Hide Forgot
Description of problem: ======================= After adding new bricks to a distributed replicate volume, continuous "Connection refused" error messages are being seen in both glustershd and FUSE logs. Version-Release number of selected component (if applicable): 3.8.4-3.el7rhgs.x86_64 How reproducible: ================= Tried only once Steps to Reproduce: ================== 1) Create a distributed replica volume and start it. 2) Enable md-cache required settings on the volume ( Please see gluster volume info output for enabled md-cache settings) 3) Fuse mount the volume on multiple clients. 4) Start running IO from all the clients. 5) Add few bricks to the volume. 6) Initiate rebalance. Continuous "Connection refused" error messages are seen in glustershd and fuse logs. Stopped the on going rebalance to see if that stops spamming messages but that didnt help. Actual results: =============== glustershd and FUSE logs are spammed with continuous "Connection refused" error messages Expected results: ================= As all the brick are up and running there should not be any "Connection refused" error messages.
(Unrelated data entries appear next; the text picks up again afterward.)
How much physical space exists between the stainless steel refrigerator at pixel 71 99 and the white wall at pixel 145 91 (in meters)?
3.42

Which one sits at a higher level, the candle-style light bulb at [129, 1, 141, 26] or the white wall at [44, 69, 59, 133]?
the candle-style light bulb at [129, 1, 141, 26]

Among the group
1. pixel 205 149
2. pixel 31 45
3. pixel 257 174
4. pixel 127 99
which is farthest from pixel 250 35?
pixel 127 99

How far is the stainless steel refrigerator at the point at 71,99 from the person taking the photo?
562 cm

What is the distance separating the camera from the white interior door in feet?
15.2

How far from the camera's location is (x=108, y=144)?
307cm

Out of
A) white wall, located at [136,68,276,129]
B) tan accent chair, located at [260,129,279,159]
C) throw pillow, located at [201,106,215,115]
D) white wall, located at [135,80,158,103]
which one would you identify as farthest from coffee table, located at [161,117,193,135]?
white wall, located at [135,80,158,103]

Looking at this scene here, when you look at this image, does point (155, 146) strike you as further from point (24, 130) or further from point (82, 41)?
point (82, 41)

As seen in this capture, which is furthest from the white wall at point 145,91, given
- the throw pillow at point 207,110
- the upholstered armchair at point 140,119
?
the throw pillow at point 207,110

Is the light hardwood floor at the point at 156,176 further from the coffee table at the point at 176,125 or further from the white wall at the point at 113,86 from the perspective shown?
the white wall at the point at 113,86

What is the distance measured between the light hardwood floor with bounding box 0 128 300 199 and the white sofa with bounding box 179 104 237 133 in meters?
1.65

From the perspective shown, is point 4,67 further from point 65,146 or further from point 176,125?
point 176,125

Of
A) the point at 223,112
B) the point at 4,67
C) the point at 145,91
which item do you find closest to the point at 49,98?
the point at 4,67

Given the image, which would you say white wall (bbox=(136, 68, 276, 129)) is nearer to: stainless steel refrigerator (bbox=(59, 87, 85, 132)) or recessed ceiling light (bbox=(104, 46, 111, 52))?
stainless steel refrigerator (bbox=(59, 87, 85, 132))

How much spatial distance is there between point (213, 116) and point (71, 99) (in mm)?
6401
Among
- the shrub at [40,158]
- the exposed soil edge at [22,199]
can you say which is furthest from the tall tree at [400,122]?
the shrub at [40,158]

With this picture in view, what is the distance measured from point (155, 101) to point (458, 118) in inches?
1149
Looking at the setup especially the stale port map entry it does look like you have deleted/recreated volumes with same name and brick path and killed brick process using kill -9 instead of kill -15, please confirm. Here is the portmap entry details for port 49159 which glusterd gives back to the mount and port 49156 which is the actual port consumed by the brick process. (gdb) p $4.ports[49159] $7 = { type = GF_PMAP_PORT_BRICKSERVER, brickname = 0x7f04a814b400 "/bricks/brick3/b3", xprt = 0x7f04a8148380 } (gdb) p $4.ports[49156] $8 = { type = GF_PMAP_PORT_BRICKSERVER, brickname = 0x7f04a8000d00 "/bricks/brick3/b3", xprt = 0x7f04a817b820 } From the above two entries it is clear that 49159 is a stale entry and the reason glusterd gave back this port back to the client is because portmap search always go top down i.e. starting from last_alloc and coming down to base and this was a change introduced recently by BZ 1353426. At the time the patch for this BZ was merged,things were proper as the last_alloc was always fast forwarded however with BZ 1263090 getting fixed after that introduced a side effect to the former fix since now the pmap_registry_alloc always starts from base_port and tries to find any free port which was consumed earlier. Now consider a case: 1. Create 4 1 X 1 volume, so brick ports for vol1 to vol4 would be 49152 to 49155. 2. Start all the volumes 3. Delete vol1, vol2 & vol3 4. kill -9 <brick pid of vol4> 5. stop and delete vol4 6. Create vol4 with same vol name and brick path (use force option) and start the volume, note now the port will be 49152 7. try to mount and mount will fail since glusterd will report back 49155 as the port for vol4. We'd need to think about how to fix it. But this *can* only happen if a PMAP_SIGNOUT is not received when a brick process goes down and then you'd need to delete and recreate volume with same name and brick path. With all this in mind, I am moving this out of 3.2.0. Feel free to think otherwise with proper justification :)
Gaurav - this is a very interesting bug to work with. Can you please add it to your backlog?